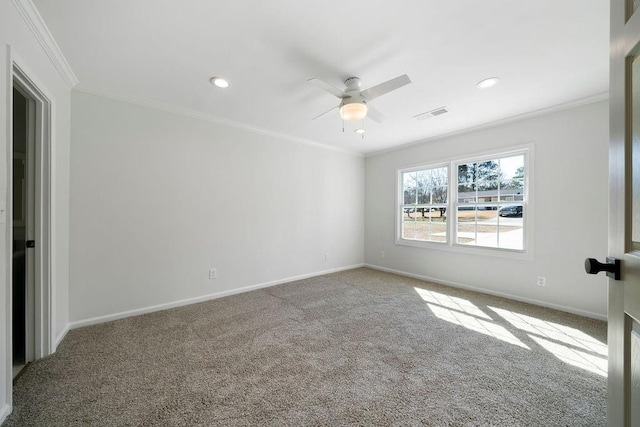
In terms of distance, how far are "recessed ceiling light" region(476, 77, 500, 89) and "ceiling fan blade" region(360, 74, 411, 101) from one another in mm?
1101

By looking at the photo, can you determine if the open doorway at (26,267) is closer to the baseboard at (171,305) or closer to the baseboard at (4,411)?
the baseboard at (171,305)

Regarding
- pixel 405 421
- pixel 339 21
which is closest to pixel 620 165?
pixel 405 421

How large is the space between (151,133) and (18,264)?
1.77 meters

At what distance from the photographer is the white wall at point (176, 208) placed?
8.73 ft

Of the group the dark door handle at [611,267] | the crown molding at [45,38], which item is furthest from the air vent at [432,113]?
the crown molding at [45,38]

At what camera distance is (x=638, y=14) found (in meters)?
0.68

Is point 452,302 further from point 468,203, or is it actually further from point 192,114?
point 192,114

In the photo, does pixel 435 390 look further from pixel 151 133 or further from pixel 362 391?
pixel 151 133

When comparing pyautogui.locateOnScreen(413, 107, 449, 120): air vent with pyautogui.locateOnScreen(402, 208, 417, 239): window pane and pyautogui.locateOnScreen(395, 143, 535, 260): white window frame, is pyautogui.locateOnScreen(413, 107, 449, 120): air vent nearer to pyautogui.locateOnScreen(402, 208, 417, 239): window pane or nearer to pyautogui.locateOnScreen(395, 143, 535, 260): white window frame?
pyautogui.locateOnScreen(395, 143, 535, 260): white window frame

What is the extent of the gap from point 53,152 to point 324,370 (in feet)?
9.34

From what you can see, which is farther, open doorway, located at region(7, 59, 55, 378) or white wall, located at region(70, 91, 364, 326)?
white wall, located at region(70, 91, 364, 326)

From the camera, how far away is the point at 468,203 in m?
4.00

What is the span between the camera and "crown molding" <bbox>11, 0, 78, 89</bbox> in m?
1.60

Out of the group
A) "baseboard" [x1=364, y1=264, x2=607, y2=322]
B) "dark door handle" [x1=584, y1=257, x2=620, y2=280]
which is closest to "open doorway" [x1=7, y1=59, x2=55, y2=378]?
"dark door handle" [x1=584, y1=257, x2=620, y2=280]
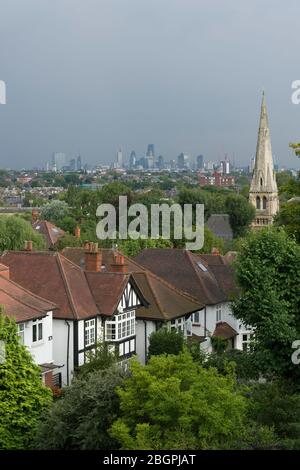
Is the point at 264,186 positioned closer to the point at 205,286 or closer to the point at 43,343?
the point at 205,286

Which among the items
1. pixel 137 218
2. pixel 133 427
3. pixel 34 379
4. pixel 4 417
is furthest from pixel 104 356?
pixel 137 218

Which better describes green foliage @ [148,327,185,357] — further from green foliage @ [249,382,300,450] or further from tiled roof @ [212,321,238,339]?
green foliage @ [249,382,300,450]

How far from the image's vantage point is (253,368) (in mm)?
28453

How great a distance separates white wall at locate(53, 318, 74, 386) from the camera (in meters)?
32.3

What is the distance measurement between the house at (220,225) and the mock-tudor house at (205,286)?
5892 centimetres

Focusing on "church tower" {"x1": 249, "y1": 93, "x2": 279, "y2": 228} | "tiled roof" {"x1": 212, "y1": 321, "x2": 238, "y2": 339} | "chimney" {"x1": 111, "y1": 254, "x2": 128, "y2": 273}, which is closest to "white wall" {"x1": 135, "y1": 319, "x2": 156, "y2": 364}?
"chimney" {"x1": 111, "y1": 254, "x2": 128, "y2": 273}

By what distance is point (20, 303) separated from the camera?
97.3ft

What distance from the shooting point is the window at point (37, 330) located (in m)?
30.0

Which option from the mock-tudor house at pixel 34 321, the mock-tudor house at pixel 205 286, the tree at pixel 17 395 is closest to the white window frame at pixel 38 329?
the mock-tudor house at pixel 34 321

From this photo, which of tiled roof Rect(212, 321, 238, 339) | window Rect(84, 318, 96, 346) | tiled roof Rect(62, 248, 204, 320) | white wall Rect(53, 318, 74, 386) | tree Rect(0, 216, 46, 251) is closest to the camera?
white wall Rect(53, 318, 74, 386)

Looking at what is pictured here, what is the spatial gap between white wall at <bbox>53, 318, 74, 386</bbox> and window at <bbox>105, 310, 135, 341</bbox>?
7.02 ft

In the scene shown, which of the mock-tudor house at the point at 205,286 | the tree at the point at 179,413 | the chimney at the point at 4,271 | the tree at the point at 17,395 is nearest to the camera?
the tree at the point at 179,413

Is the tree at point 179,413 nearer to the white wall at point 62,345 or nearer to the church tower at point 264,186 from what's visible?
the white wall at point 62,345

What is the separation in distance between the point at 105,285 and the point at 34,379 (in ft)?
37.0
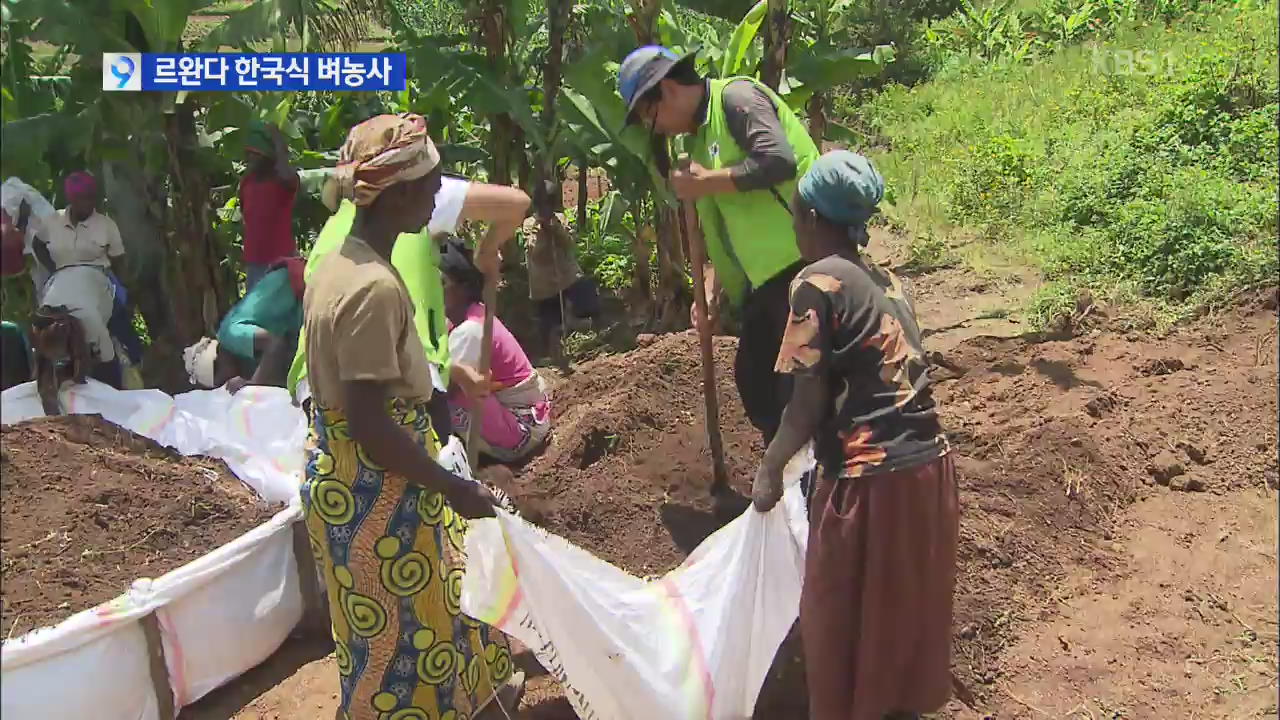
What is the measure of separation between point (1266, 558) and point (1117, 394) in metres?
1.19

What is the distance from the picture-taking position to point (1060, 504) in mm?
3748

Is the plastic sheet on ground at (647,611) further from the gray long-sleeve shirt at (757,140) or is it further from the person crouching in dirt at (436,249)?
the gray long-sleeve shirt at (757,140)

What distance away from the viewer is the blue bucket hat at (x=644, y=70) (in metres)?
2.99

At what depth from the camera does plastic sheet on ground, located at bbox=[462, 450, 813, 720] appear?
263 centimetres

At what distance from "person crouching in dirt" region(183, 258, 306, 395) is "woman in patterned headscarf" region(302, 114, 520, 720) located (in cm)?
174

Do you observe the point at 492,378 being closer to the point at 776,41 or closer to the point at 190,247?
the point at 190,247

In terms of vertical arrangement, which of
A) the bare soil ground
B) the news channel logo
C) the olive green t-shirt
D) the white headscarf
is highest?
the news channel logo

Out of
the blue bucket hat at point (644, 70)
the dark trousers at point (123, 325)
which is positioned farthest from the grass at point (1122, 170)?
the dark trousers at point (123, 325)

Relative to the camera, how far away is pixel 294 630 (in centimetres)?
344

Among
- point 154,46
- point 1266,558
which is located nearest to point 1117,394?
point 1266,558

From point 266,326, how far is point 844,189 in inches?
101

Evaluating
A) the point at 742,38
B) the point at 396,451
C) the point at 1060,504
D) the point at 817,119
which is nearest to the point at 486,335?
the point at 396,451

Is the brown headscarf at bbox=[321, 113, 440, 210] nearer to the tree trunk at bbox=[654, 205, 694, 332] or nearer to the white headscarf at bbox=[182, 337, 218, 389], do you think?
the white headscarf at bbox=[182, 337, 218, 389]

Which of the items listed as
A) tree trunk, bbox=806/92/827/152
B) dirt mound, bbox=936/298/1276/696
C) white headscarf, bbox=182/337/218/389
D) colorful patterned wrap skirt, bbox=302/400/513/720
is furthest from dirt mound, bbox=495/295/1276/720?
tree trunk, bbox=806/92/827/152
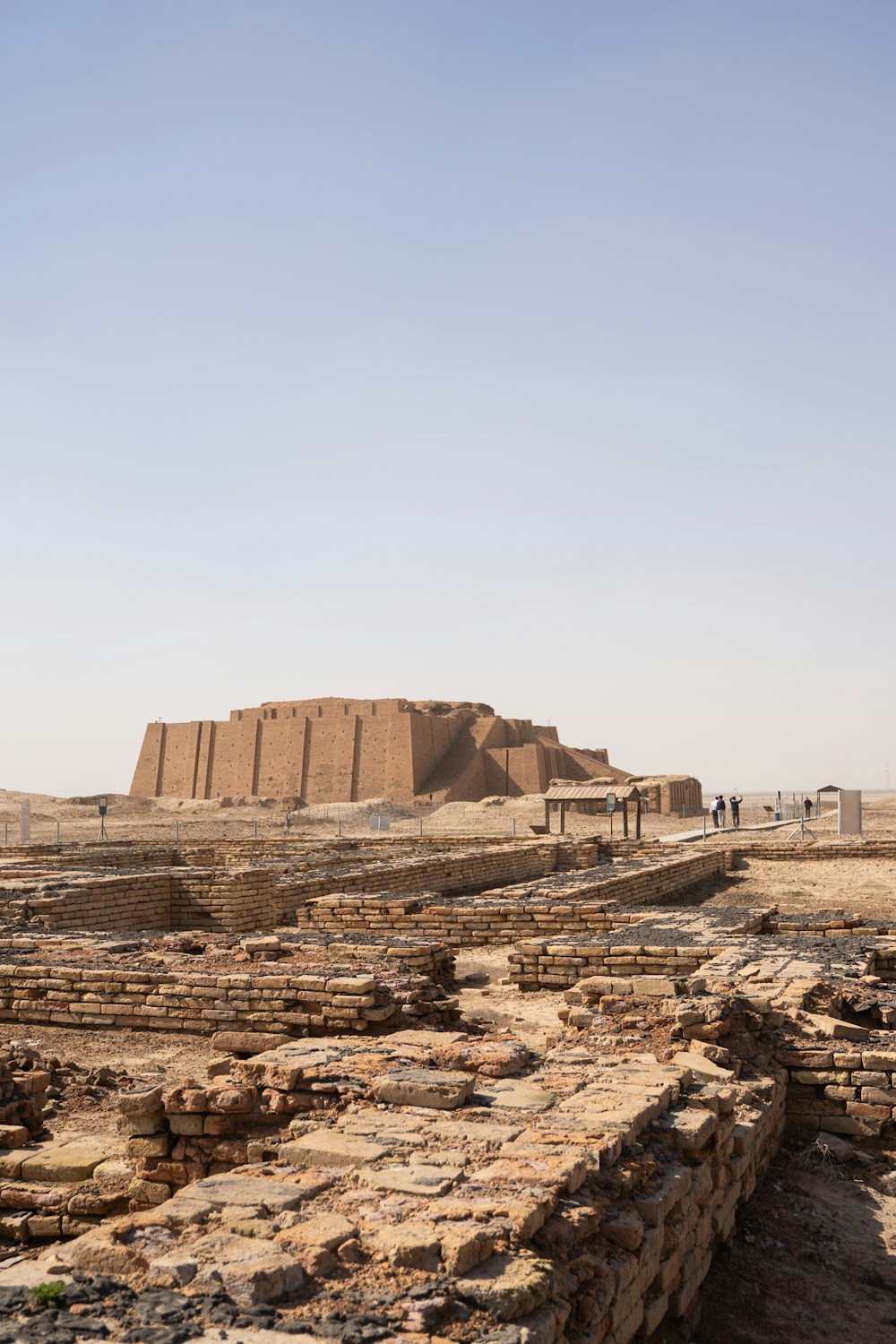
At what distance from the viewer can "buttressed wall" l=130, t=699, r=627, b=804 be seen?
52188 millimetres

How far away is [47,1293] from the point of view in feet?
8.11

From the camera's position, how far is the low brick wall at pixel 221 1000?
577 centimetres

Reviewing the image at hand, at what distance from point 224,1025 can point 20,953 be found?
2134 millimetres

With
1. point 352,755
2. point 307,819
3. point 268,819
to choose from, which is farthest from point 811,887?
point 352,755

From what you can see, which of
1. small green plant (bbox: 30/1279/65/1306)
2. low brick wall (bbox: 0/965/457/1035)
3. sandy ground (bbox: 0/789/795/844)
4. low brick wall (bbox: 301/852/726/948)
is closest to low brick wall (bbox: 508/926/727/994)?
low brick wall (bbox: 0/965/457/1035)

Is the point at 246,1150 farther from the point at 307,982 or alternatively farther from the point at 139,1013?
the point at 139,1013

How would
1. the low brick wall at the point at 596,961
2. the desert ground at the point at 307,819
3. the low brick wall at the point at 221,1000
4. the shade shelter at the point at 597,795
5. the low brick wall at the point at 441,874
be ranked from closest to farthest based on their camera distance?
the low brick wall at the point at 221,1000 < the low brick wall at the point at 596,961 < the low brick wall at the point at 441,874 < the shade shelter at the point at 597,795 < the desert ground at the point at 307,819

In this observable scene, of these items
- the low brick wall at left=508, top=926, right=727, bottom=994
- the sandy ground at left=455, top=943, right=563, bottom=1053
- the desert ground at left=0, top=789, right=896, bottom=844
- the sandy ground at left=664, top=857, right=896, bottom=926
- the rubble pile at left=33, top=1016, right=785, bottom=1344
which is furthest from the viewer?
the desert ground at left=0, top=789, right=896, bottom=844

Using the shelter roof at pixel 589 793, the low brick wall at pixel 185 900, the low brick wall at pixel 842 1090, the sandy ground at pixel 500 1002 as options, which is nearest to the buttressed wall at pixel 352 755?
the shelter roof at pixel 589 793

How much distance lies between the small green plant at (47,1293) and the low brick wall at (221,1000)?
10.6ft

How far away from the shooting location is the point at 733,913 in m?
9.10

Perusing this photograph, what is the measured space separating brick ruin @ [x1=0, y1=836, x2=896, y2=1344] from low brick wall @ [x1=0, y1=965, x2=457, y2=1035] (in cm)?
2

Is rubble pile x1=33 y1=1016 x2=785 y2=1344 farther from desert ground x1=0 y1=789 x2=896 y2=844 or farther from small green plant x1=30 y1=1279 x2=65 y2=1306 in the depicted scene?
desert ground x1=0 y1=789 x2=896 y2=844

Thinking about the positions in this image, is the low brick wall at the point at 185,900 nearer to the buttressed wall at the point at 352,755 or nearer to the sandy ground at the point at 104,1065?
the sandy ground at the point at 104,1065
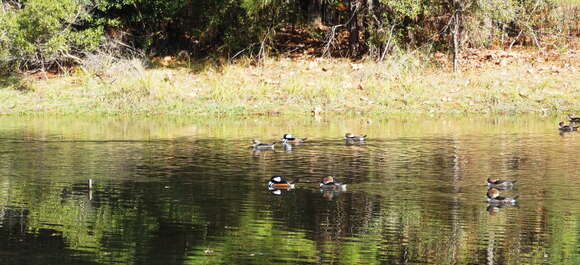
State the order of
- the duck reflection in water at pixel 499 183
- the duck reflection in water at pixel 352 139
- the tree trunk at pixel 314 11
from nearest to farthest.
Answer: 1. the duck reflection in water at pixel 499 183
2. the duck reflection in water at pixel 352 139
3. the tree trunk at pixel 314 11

> [Work to complete]: Reproduce the lines of the listing above word for word, starting at the line that contains "How great a" and ending at the line that contains "5892 centimetres", with both of those lines included.

> [Full output]:
How great a distance separates white wall at locate(53, 318, 74, 386) from the camera (in meters)?
32.3

What is the distance measurement between the house at (220,225) and the mock-tudor house at (205,286)?
5892 centimetres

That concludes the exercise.